• 인용문

모델은 시계열 데이터에 좋은 성능을 보이는 XGBoost를 선정했습니다.¶

# Define SMAPE loss function
def SMAPE(true, pred):
    return np.mean((np.abs(true-pred))/(np.abs(true) + np.abs(pred))) * 100

아래와 같이 평가 Metric인 SMAPE는 실제값보다 작게 추정할 때 더 좋지 않습니다.¶

이는 전력사용량을 높게 예측하는 것보다 작게 예측할 때 실제로 더 큰 문제가 될 수 있음을 반영한 것으로 보입니다.¶

print("실제값이 100일 때 50으로 underestimate할 때의 SMAPE : {}".format(SMAPE(100, 50)))
print("실제값이 100일 때 150으로 overestimate할 때의 SMAPE : {}".format(SMAPE(100, 150)))

실제값이 100일 때 50으로 underestimate할 때의 SMAPE : 33.33333333333333
실제값이 100일 때 150으로 overestimate할 때의 SMAPE : 20.0

그러나 일반 mse를 objective function으로 훈련할 때 과소추정하는 건물들이 있음을 확인했습니다.¶

이때문에 SMAPE 점수가 높아진다고 판단, 이를 해결하기 위해 아래와 같이 objective function을 새로 정의했습니다.¶

새 목적함수는 residual이 0보다 클 때, 즉 실제값보다 낮게 추정할 때 alpha만큼의 가중치를 곱해 반영합니다.¶

XGBoost는 custom objective function으로 훈련하기 위해선 아래와 같이¶

gradient(1차 미분함수) / hessian(2차 미분함수)를 정의해 두 값을 return해주어야 합니다.¶

#### alpha를 argument로 받는 함수로 실제 objective function을 wrapping하여 alpha값을 쉽게 조정할 수 있도록 작성했습니다.
# custom objective function for forcing model not to underestimate
def weighted_mse(alpha = 1):
    def weighted_mse_fixed(label, pred):
        residual = (label - pred).astype("float")
        grad = np.where(residual>0, -2*alpha*residual, -2*residual)
        hess = np.where(residual>0, 2*alpha, 2.0)
        return grad, hess
    return weighted_mse_fixed

기본 mse를 objective function으로 사용할 때 : SAMPE 12.7705¶

xgb_params = pd.read_csv('./parameters/hyperparameter_xgb.csv')

xgb_reg = XGBRegressor(n_estimators = 10000, eta = xgb_params.iloc[47,1], min_child_weight = xgb_params.iloc[47,2], 
                       max_depth = xgb_params.iloc[47,3], colsample_bytree = xgb_params.iloc[47,4], 
                       subsample = xgb_params.iloc[47,5], seed=0)

• 할 일
**A)** 인용문에서 "return grad, hess"에서 시작해 "subsample = xgb_params.iloc[47,5], seed=0)"까지 이어지는 부분을 그대로 출력해 주세요.
**B)** 인용문에서 objective function을 새로 정의한 이유를 한두 문장으로 설명하세요.

• 데이터 행
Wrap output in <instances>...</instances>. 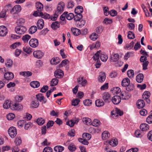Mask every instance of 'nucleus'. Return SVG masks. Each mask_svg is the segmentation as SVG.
<instances>
[{
	"label": "nucleus",
	"mask_w": 152,
	"mask_h": 152,
	"mask_svg": "<svg viewBox=\"0 0 152 152\" xmlns=\"http://www.w3.org/2000/svg\"><path fill=\"white\" fill-rule=\"evenodd\" d=\"M32 73L29 71L22 72L20 73V75L24 77H29L32 75Z\"/></svg>",
	"instance_id": "obj_36"
},
{
	"label": "nucleus",
	"mask_w": 152,
	"mask_h": 152,
	"mask_svg": "<svg viewBox=\"0 0 152 152\" xmlns=\"http://www.w3.org/2000/svg\"><path fill=\"white\" fill-rule=\"evenodd\" d=\"M25 20L23 18H20L17 21V24L19 25H23L25 23Z\"/></svg>",
	"instance_id": "obj_63"
},
{
	"label": "nucleus",
	"mask_w": 152,
	"mask_h": 152,
	"mask_svg": "<svg viewBox=\"0 0 152 152\" xmlns=\"http://www.w3.org/2000/svg\"><path fill=\"white\" fill-rule=\"evenodd\" d=\"M64 4L63 2H61L59 4L57 7V10L56 11V13L60 14L64 11Z\"/></svg>",
	"instance_id": "obj_8"
},
{
	"label": "nucleus",
	"mask_w": 152,
	"mask_h": 152,
	"mask_svg": "<svg viewBox=\"0 0 152 152\" xmlns=\"http://www.w3.org/2000/svg\"><path fill=\"white\" fill-rule=\"evenodd\" d=\"M108 143L112 146H115L118 144V140L117 139H112L108 142Z\"/></svg>",
	"instance_id": "obj_27"
},
{
	"label": "nucleus",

• 문제 답안
**A)**
return grad, hess
    return weighted_mse_fixed

기본 mse를 objective function으로 사용할 때 : SAMPE 12.7705¶

xgb_params = pd.read_csv('./parameters/hyperparameter_xgb.csv')

xgb_reg = XGBRegressor(n_estimators = 10000, eta = xgb_params.iloc[47,1], min_child_weight = xgb_params.iloc[47,2], 
                       max_depth = xgb_params.iloc[47,3], colsample_bytree = xgb_params.iloc[47,4], 
                       subsample = xgb_params.iloc[47,5], seed=0)

**B)** 일반 mse를 objective function으로 훈련하자 과소추정하는 건물들이 있었고, 이 때문에 SMAPE 점수가 높아진다고 판단했기 때문입니다. SMAPE는 실제값보다 작게 추정할 때 더 나쁘게 나오므로, 새 목적함수는 실제값보다 낮게 추정할 때 alpha만큼의 가중치를 곱해 반영합니다.